Health Policy$ense

The Effects of the ACA’s Under-26 Mandate: What Do We Know?

Since September 2010, the ACA has allowed young adults to remain dependents on their parents’ private health plans until age 26. We are just beginning to understand the full impact of the under-26 mandate on the health and health care of young adults. Three new studies fill in some of the gaps.

Here’s what we know thus far, from studies that make good use of slightly older populations as a control group and a difference-in-difference method to adjust for contemporaneous trends in the pre- and post-ACA periods:

  1. It accomplished its immediate goal of expanding coverage. The mandate led to a 3-7 percentage point gain in coverage rates for an age group with historically high levels of uninsurance. Two new studies confirm this finding, pointing toward the higher end of the estimate. In a study published today in JAMA, Chua and Sommers estimate a 7.2 percentage point gain in coverage using Medical Expenditure Panel Survey (MEPS) data. Last month in an NBER working paper, Barbaresco et al.found similar gains for this age group, using Behavioral Risk Factor Surveillance System (BRFSS) data. 
  2. It increased self-reported access to care.  Barbaresco’s study confirmed earlier estimates by Sommers et al. based on the National Health Interview Survey.  Barbaresco estimates that the mandate increased the likelihood of having a primary care doctor by 1.8-3.9 percentage points, and decreased the probability of having foregone care because of cost by 2.2-2.8 percentage points. This is consistent with Chua and Sommers’ estimates that the mandate reduced annual out-of-pocket expenditures by 18% (from an unadjusted mean of $546.11).
  3. It improved self-assessed health status, at least at the upper end of the scale.  Barbaresco’s study found that the mandate increased the probability of reporting excellent overall health by 2.1-2.4 percentage points. Chua and Sommers found an even greater effect, an increase of 6.2 percentage points in the probability of reporting excellent physical health, and an increase of 4.0 percentage points in the probability of reporting excellent mental health. However, Barbaresco et al. found no effects on outcomes reflecting more severe health problems, such as days with health-related functional limitations, or days not in good mental or physical health. The authors suggest that “most of the mandate’s effect on health occurs by transitioning young adults from very good to excellent health, which is perhaps not surprising given the high baseline health level of this age group.” Subanalyses showed that the positive health effects were concentrated in college graduates.

 

We know less about the impact of the effects of the under-26 mandate on health care use; two studies provide conflicting information.

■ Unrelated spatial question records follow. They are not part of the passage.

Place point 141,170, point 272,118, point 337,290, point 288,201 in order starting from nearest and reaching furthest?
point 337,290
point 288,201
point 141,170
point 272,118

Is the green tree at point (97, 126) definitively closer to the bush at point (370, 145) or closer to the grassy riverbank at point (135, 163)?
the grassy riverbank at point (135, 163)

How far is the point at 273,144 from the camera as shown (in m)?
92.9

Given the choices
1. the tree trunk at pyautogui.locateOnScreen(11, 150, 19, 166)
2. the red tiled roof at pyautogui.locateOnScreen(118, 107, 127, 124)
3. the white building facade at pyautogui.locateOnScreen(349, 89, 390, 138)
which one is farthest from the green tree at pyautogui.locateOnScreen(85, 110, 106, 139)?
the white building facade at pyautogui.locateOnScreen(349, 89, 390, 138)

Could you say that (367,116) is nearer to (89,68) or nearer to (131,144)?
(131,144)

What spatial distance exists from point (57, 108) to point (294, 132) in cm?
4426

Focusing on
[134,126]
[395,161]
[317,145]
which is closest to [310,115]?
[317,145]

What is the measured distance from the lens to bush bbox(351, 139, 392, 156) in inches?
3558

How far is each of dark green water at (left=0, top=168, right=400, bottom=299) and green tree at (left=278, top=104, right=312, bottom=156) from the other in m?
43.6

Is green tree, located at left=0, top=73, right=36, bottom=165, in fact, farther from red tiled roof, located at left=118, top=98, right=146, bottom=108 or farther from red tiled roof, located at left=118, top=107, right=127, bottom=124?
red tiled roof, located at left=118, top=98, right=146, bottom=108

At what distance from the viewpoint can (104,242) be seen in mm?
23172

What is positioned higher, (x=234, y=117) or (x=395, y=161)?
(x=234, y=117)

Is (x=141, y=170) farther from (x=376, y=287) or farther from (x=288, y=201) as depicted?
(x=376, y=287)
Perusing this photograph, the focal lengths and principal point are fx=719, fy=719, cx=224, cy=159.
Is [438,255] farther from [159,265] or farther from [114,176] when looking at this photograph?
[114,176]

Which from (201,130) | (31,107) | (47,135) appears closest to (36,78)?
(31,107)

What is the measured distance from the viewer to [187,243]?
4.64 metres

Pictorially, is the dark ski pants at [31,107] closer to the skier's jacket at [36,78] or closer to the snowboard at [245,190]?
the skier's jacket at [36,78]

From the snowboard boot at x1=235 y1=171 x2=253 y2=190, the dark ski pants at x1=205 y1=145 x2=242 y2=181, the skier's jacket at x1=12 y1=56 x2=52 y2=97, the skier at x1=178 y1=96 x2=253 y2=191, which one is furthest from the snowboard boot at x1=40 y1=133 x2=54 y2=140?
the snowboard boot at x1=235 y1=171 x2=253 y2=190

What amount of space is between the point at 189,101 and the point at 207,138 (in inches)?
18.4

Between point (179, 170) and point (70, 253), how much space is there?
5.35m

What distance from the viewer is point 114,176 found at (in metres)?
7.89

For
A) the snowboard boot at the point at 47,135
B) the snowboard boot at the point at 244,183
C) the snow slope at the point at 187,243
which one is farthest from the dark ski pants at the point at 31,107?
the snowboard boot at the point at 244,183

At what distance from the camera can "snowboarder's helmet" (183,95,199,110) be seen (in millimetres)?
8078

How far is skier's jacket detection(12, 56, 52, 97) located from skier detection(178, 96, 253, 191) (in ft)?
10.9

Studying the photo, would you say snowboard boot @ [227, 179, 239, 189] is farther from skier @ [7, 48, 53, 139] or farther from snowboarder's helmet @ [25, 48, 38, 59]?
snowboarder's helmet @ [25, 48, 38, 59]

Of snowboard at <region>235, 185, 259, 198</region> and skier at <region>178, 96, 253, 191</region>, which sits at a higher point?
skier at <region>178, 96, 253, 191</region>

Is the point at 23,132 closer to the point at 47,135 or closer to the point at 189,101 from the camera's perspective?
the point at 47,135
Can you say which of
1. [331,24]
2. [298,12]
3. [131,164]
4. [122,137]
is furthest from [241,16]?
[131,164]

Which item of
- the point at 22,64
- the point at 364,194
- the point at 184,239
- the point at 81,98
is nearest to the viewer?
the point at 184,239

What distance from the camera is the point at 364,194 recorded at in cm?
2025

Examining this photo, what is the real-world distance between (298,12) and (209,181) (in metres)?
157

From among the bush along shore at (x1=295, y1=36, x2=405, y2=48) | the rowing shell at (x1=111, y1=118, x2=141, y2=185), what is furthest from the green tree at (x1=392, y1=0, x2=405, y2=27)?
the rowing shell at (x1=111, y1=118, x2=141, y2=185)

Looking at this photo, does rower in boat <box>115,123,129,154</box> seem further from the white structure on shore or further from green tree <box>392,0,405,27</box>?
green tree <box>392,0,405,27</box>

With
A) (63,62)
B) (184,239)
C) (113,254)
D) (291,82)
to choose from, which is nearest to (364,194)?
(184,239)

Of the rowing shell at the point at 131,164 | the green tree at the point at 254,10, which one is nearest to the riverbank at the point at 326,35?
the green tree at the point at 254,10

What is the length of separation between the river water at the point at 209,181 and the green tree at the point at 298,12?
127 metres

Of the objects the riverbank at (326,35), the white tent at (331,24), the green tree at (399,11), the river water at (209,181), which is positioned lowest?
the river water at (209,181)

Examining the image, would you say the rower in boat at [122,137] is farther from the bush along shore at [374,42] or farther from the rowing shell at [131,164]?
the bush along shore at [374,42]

In a new NBER working paper, Akosa Antwi et al. use the Nationwide Inpatient Sample to estimate changes in hospital use attributable to the mandate. In general, 19-25 year olds are a healthy bunch, and inpatient care is a rare but costly event for them. The authors calculate that just 5.4% of this age group had an inpatient visit in 2008, but these visits account for about 30% of the group’s total health care expenditures. The most frequent reason for hospitalization, aside from admissions related to childbirth, is mental health care.  

The authors estimate a 3.5% increase in the number of inpatient (non-birth) visits, driven mainly by admissions not through the ER. The number of mental health admissions increased by 9%, driven primarily by admissions through the ER. They found no differences in the intensity of treatments during hospitalization.

But the JAMA paper, using MEPS, finds no effect on health care use, including outpatient, inpatient, or emergency services, or use of prescription drugs. However, the study did not isolate non-childbirth related hospitalizations, nor ones specific to mental health. It was also not powered to detect small changes in utilization. In addition, Chua and Sommers used 26-34 year olds as a comparison group, while Akosa Antwi et al. used 27-29 year olds. The Barbaresco paper, using BRFSS data, found no effect on use of preventive care, such as well visits or pap smears, and a decreased probability of having a flu vaccination. That paper also used 27-29 year olds as a comparison group.

What should we make of these results? The preponderance of evidence thus far is that the mandate did not lead to large-scale changes in health care utilization, although it may have had a heterogeneous effect on certain health care services. Increases in hospital care would be in striking contrast to findings from Massachusetts, where coverage expansion did not increase inpatient admissions or mental health care by young adults. Akosa Antwi and colleagues explain:

We note that the health insurance expansion we study here is much smaller than other large-scale efforts such as the near-universal health insurance expansion in Massachusetts. In addition, we study the short-run effect of the ACA health insurance expansion on young adults, leaving for future work the examination of the long-run effects. The findings by Meara et al. (2014) of no change or decreases in the use of hospital-based mental health care by young adults after the Massachusetts health insurance reform could reflect the availability of outpatient mental health care providers in Massachusetts that might be absent in other states. This means that the interaction of demand and supply-side constraints could determine the long and short run impact of health insurance expansions.

It is clear that we have much, much more to learn about the effects of the under-26 mandate, including how it affects labor market decisions, different population groups, and longer-term patterns of coverage, use of health care, and health outcomes.